We make the diagnosis of cataracts when the human lens has changed in color and texture, such that it is yellow/brown in color and more dense. This combination leads to a decrease in quality of vision. Typically, the symptoms of cataract formation are gradual and the diagnosis is made during an annual eye exam. In other words, the visual decline is typically not sudden.
Forty years ago, the surgeon and patient had to wait until the cataract "ripened". Because cataracts are roughly the size and shape of an M&M candy and were removed in one piece, it was important that they were dense and hard. In those days, the size of the incision to remove the cataract was huge, about six clock hours(180 degrees). Many sutures were placed, and the post op restrictions were numerous. It was in these days that patients stayed overnight in the hospital (often for a week) with sand bags holding their heads to keep the head from moving. It was an arduous process for an elderly patient.

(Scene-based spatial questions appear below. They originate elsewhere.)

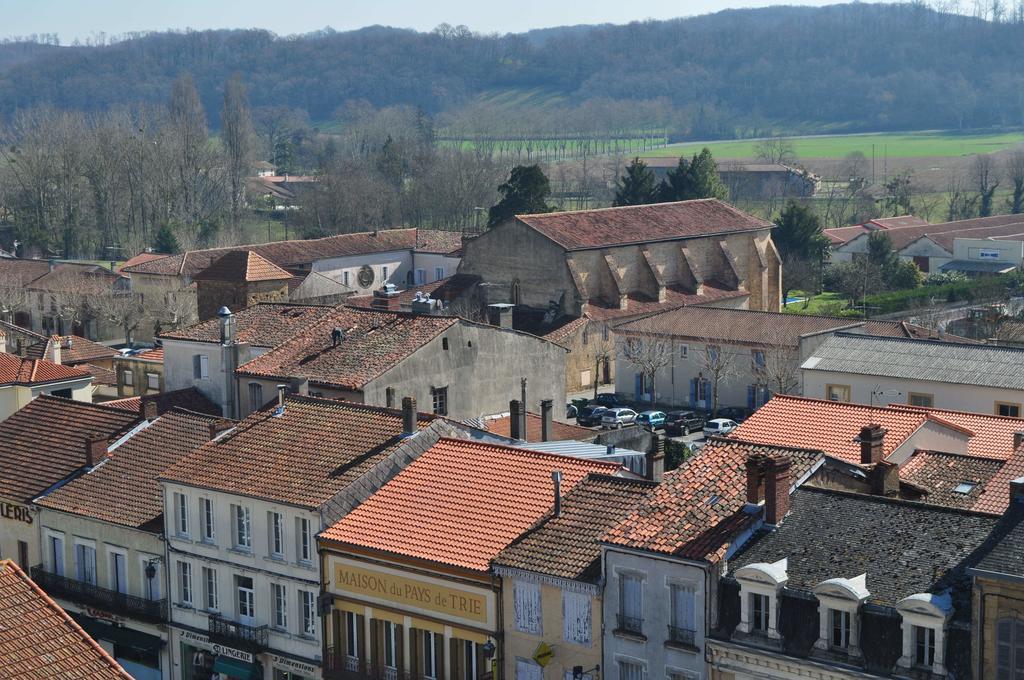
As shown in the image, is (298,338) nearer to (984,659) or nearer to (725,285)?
(984,659)

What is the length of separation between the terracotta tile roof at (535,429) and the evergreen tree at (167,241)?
71398 millimetres

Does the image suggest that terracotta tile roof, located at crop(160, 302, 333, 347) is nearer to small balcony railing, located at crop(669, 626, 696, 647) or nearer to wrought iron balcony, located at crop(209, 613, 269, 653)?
wrought iron balcony, located at crop(209, 613, 269, 653)

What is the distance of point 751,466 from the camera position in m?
25.1

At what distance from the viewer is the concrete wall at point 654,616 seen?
79.2 feet

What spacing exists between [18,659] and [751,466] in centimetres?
1177

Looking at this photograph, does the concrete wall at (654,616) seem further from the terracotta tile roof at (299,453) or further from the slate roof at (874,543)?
the terracotta tile roof at (299,453)

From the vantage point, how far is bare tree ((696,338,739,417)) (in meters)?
62.2

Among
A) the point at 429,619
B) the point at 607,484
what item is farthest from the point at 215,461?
the point at 607,484

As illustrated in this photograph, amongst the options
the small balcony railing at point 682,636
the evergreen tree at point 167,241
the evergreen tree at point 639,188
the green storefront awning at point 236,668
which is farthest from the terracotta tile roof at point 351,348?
the evergreen tree at point 167,241

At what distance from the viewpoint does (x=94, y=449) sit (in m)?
35.4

For the past 20 years or so we have been removing cataracts using a process called phakoemulsification, which is essentially an ultrasound which breaks the cataract into many pieces. They are then vacuumed out of the eye. As a result, the surgical incision has been much smaller (about 2.5mm), no sutures placed, and post-op recovery is much quicker with fewer restrictions. You will likely know many people who have had their cataracts removed in this manner and I am sure they were amazed by their speed of progress. Interestingly, since we now "break apart" the cataract, it can be removed at a much younger age, so now the average age of a cataract patient is in the mid 60's.
We are on the verge of another paradigm shift in cataract surgery, and that is the addition of a femtosecond laser to do many of the manual processes that surgeons have been doing the last 20 years. I have been using a femtosecond laser to create the corneal flap during my Lasik procedures since 2003, so this laser is not new to me. It will make a wonderful addition to our cataract procedure, making the removal of cataracts more exact, precise, and improve accuracy of results even further.

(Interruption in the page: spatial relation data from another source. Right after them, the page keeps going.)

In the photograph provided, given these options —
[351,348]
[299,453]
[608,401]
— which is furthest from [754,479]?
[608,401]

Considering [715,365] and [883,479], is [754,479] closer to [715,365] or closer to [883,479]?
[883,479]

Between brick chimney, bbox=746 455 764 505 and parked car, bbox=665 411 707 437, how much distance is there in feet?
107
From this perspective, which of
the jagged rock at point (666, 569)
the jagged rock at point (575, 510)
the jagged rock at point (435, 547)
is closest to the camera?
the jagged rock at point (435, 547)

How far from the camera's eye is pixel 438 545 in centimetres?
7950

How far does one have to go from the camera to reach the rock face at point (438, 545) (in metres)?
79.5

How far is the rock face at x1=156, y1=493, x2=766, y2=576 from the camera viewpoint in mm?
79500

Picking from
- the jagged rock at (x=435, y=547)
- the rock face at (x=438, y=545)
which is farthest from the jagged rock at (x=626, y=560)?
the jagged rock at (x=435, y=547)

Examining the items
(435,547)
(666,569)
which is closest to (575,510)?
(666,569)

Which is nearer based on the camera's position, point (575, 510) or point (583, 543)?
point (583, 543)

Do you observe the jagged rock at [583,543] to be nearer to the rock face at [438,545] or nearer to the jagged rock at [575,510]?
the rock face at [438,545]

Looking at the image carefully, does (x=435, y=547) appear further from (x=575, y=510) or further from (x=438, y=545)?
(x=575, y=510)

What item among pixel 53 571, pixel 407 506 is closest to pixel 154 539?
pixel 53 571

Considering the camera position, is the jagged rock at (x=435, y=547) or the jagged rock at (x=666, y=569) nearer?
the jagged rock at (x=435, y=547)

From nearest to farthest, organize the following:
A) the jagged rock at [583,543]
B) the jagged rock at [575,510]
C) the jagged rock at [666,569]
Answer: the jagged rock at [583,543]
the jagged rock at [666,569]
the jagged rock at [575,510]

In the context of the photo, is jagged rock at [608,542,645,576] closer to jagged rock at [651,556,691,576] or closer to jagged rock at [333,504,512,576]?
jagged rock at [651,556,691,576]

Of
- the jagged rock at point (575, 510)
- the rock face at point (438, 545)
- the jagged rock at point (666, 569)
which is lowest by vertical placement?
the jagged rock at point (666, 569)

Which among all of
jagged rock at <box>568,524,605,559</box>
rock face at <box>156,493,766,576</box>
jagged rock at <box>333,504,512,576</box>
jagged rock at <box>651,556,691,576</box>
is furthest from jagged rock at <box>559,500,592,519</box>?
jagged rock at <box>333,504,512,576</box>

I had the pleasure of talking with a good friend of mine last week. Relating to an article published in Ophthalmology Times on May 15, 2011, Houston based Steve Slade, M.D. said, "using visual acuity outcomes after LASIK as a benchmark, we would have to say there is a need to improve the effectiveness of refractive cataract surgery. Based on our outcomes with the image guided femtosecond laser, I believe this advanced technology will allow us to deliver confidently the results our patients are expecting and encourage more surgeons to expand into the realm of refractive cataract surgery." I have considered myself a "refractive cataract surgeon" for many years. This term implies that during cataract surgery, I make every attempt to make the outcome such that the patient is least dependent on eyeglasses when I am finished. Whether it is correcting astigmatism, or implanting an advanced technology intraocular Lens (ATIOL) that has multi-focal potential, the majority of my cataract patients desire to be spectacle independent if possible.
Dr. Slade went on to say that "we can also imagine this no touch technique will have a particular advantage for improving safety in complicated cases." Now who wouldn't want that? We strive every day for advancements in technology that improve visual outcome, as well as the overall safety of the procedure.
I want to thank Dr. Steve Slade for his contribution to this article. I have had the pleasure of teaching side by side with Dr. Slade for close to 20 years. I appreciate his commitment to working towards the best possible outcome in both Laser Vision Correction (Lasik and PRK) and refractive cataract surgery. Our patients are the ultimate beneficiaries.